Posted by Simona Maggiorelli su novembre 4, 2010

Il coraggio di fare immagini nuove. E di difenderle. In un momento di crisi dell’urbanistica e di deregulation. Le proposte dell’architetto fiorentino Fabio Sani e dell’ingegnere romano Nino Reggio d’Aci di Idearc

di Simona Maggiorelli

Palazzo Rosso di Massimo Fagioli progettettazione architettonica di Idearc e Lorenzo Fagioli

Il cemento sta ipotecando il futuro del Paese, scrive l’urbanista Paolo Berdini in Storia dell’abuso edilizio, da poco uscito per Donzelli.
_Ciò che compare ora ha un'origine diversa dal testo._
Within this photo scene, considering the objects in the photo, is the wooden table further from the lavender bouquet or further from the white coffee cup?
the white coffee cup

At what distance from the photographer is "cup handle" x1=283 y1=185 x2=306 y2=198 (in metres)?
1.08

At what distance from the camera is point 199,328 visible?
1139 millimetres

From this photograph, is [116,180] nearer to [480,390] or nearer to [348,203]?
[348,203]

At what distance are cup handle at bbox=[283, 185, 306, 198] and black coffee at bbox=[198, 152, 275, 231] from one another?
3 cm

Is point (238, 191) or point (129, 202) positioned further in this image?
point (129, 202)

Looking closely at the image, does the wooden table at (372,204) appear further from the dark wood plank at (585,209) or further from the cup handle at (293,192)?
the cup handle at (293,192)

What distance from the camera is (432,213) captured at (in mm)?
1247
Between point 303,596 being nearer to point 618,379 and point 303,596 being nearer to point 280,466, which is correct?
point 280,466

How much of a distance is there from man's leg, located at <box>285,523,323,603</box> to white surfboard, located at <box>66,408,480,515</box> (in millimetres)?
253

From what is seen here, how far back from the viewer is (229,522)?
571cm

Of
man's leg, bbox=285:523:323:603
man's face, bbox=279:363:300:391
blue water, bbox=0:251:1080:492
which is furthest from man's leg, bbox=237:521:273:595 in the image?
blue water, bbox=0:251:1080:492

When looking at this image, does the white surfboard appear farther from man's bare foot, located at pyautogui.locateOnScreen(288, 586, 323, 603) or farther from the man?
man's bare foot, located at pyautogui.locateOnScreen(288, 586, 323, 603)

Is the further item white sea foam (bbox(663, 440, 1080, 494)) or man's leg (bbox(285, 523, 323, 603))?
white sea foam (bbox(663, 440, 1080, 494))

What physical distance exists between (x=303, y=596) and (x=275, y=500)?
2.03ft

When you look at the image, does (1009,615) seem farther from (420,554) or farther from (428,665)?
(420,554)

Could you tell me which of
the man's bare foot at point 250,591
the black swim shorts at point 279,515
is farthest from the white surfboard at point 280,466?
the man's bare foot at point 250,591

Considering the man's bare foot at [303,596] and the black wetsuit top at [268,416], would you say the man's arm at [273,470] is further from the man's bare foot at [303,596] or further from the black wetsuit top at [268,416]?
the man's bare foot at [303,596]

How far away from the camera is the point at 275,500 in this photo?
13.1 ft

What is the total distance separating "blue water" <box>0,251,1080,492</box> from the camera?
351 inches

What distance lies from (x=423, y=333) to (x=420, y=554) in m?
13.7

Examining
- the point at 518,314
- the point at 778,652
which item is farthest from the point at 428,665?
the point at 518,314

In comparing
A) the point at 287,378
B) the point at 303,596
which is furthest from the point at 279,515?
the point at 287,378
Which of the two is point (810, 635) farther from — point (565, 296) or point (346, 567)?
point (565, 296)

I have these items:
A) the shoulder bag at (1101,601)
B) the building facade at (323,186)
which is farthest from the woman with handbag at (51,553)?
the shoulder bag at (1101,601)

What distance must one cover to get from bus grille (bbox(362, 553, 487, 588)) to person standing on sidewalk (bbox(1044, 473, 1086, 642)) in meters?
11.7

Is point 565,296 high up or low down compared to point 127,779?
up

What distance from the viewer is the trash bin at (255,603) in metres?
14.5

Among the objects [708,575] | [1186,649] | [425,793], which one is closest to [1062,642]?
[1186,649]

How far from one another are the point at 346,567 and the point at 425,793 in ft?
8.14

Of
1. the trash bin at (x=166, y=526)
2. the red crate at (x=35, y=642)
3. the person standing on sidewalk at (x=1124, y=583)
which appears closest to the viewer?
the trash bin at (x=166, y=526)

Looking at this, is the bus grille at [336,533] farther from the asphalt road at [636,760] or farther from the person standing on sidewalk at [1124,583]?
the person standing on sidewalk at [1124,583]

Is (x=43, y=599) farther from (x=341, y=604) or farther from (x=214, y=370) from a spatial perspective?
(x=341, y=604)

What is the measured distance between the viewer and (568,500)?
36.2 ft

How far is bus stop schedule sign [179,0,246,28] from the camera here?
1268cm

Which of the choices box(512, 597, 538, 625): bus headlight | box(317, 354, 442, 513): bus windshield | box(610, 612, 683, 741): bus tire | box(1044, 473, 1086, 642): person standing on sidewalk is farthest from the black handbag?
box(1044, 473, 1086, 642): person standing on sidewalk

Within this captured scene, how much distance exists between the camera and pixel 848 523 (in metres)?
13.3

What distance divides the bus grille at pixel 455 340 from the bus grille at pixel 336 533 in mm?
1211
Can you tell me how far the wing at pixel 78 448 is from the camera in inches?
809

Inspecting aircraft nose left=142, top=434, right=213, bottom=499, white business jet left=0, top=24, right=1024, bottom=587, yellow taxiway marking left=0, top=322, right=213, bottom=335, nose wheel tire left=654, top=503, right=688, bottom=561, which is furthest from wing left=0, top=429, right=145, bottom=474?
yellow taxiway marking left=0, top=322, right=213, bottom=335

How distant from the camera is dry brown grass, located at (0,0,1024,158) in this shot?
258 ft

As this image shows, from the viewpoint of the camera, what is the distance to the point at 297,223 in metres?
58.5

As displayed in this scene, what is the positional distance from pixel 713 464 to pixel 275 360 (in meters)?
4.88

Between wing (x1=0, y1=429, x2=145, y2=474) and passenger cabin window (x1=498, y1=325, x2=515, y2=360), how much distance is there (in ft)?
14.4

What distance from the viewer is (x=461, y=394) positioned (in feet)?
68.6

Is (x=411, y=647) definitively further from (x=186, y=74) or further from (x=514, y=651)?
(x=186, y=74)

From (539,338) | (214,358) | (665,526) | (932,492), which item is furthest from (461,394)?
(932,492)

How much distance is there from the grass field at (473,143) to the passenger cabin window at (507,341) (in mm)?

Paolo Berdini ha ragione. La realtà è davanti agli occhi di tutti. L’urbanistica ha perso la sua “spinta propulsiva”. L’idea di piano, che accorda tutto in un unico disegno, è superata. La pretesa di prestabilire tutto costruisce una gabbia difensiva. Però è chiaro che l’insensata deregulation degli ultimi anni è una cura ben peggiore del male. Dietro vi si intravede infatti la direzione di quell’instancabile motore della crescita urbana che è la rendita. Il cambiamento di città e territorio è avvenuto senza che le amministrazioni lo governassero. Al moltiplicarsi della complessità urbana si è risposto estendendo l’area del negoziabile, della contrattazione, dello scambio politico, con una confusione di ruoli che è una delle cause dell’attuale fallimento delle nostre città. Noi non abbiamo una soluzione. Forse l’unica via, almeno per ora, è opporsi quando è possibile a quanto c’è di disumano e violento. Il buon progetto, il buon quartiere forse possono creare una contaminazione positiva, indicare una strada.
Quanto è difficile per un architetto “difendere” leproprie immagini dai diktat della cattiva politica?
Molto. Ma non è una questione di buona o cattiva politica. I condizionamenti ci sono sempre stati. La società ha sempre voluto attribuire compiti sociali all’architettura. L’autonomia e il controllo estetico della progettazione sono fra i temi più complessi della storia dell’architettura. D’altra parte l’architettura e il suo fare immagini è l’arte che ha più immediato impatto politico per la sua capacità di esprimere la fisionomia di una realtà sociale o di un certo regime politico. è un incontro inevitabile ma può essere anche un abbraccio mortale. La professionalità, intesa come sanità e identità dell’architetto, può contrastare la cattiva politica e la cultura della committenza.
Il fascismo ha fatto brutta architettura di regime, anche se ora c’è chi pretende di rivalutarla. D’altra parte il Corviale, progettato con le migliori intenzioni, è un ghetto. L’ideologia fa male all’architettura?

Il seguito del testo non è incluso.